• [Work request]: Print nothing beyond the line with "18 Settembre": every line from the beginning of the data up to it, that line included, and no pictures.

• [Records for the task]:

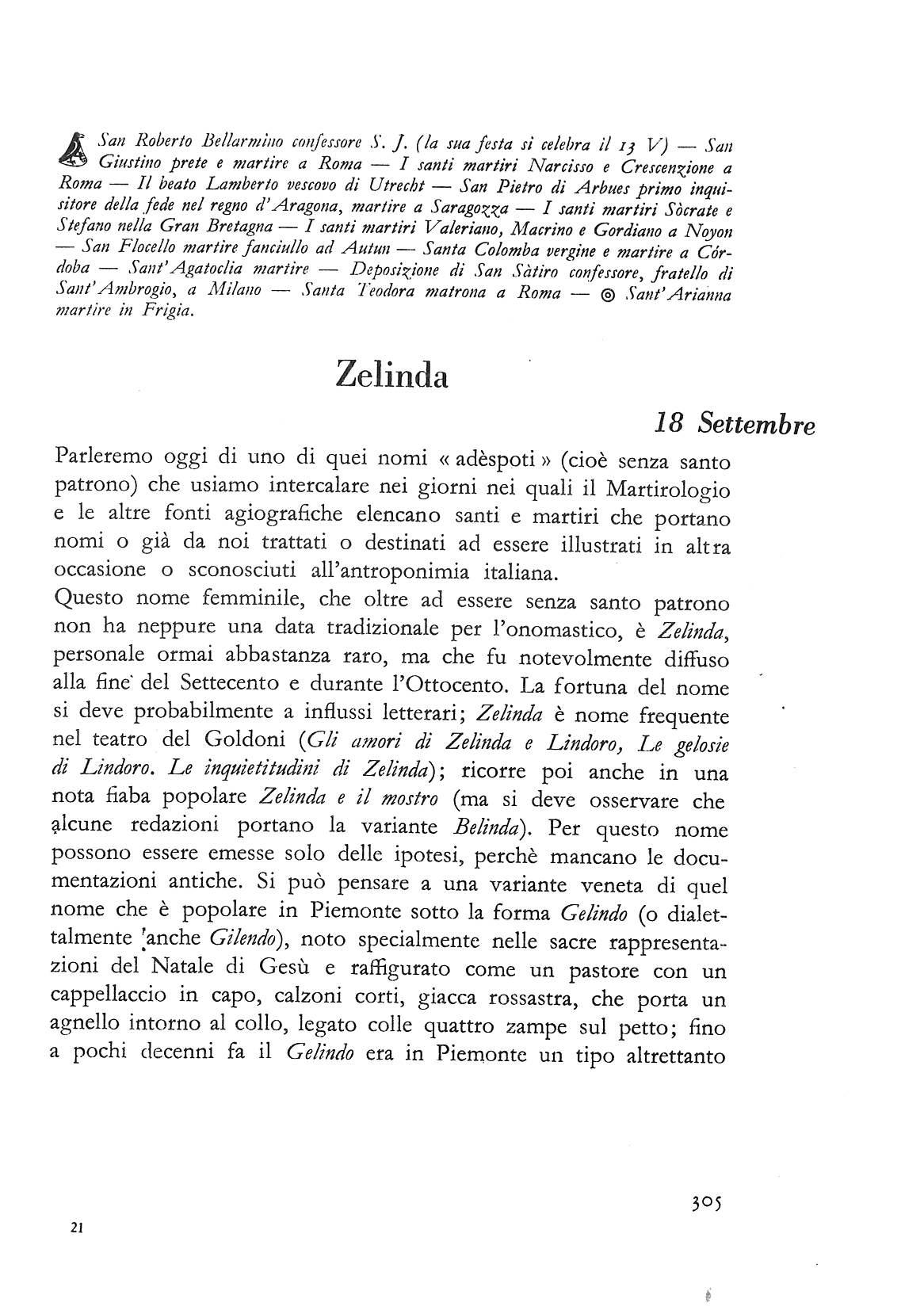 San Roberto Bellarmino confessore S. J. (la sua festa si celebra il 13 V) — San Giustino prete e martire a Roma — I santi martiri Narcisso e Crescenzione a Roma — Il beato Lamberto vescovo di Utrecht — San Pietro di Arbues primo inquisitore della fede nel regno d'Aragona, martire a Saragozza — I santi martiri Sòcrate e Stefano nella Gran Bretagna — I santi martiri Valeriano, Macrino e Gordiano a Noyon — San Flocello martire fanciullo ad Autun — Santa Colomba vergine e martire a Córdoba — Sant'Agatoclia martire — Deposizione di San Sàtiro confessore, fratello di Sant'Ambrogio, a Milano — Santa Teodora matrona a Roma — ◎ Sant'Arianna martire in Frigia.

Zelinda

18 Settembre

Parleremo oggi di uno di quei nomi « adèspoti » (cioè senza santo patrono) che usiamo intercalare nei giorni nei quali il Martirologio e le altre fonti agiografiche elencano santi e martiri che portano nomi o già da noi trattati o destinati ad essere illustrati in altra occasione o sconosciuti all'antroponimia italiana.
Questo nome femminile, che oltre ad essere senza santo patrono non ha neppure una data tradizionale per l'onomastico, è Zelinda, personale ormai abbastanza raro, ma che fu notevolmente diffuso alla fine del Settecento e durante l'Ottocento. La fortuna del nome si deve probabilmente a influssi letterari; Zelinda è nome frequente nel teatro del Goldoni (Gli amori di Zelinda e Lindoro, Le gelosie di Lindoro. Le inquietitudini di Zelinda); ricorre poi anche in una nota fiaba popolare Zelinda e il mostro (ma si deve osservare che alcune redazioni portano la variante Belinda). Per questo nome possono essere emesse solo delle ipotesi, perchè mancano le documentazioni antiche. Si può pensare a una variante veneta di quel nome che è popolare in Piemonte sotto la forma Gelindo (o dialettalmente anche Gilendo), noto specialmente nelle sacre rappresentazioni del Natale di Gesù e raffigurato come un pastore con un cappellaccio in capo, calzoni corti, giacca rossastra, che porta un agnello intorno al collo, legato colle quattro zampe sul petto; fino a pochi decenni fa il Gelindo era in Piemonte un tipo altrettanto

305

21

• [Answer space]:
 San Roberto Bellarmino confessore S. J. (la sua festa si celebra il 13 V) — San Giustino prete e martire a Roma — I santi martiri Narcisso e Crescenzione a Roma — Il beato Lamberto vescovo di Utrecht — San Pietro di Arbues primo inquisitore della fede nel regno d'Aragona, martire a Saragozza — I santi martiri Sòcrate e Stefano nella Gran Bretagna — I santi martiri Valeriano, Macrino e Gordiano a Noyon — San Flocello martire fanciullo ad Autun — Santa Colomba vergine e martire a Córdoba — Sant'Agatoclia martire — Deposizione di San Sàtiro confessore, fratello di Sant'Ambrogio, a Milano — Santa Teodora matrona a Roma — ◎ Sant'Arianna martire in Frigia.

Zelinda

18 Settembre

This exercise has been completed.